# [Aim of the task]
Print the entries below again, line for line, without changing a word, number, or punctuation mark.
::::::::::
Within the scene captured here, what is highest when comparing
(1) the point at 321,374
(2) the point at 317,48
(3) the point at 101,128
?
::::::::::
# [Exercise output]
Within the scene captured here, what is highest when comparing
(1) the point at 321,374
(2) the point at 317,48
(3) the point at 101,128
?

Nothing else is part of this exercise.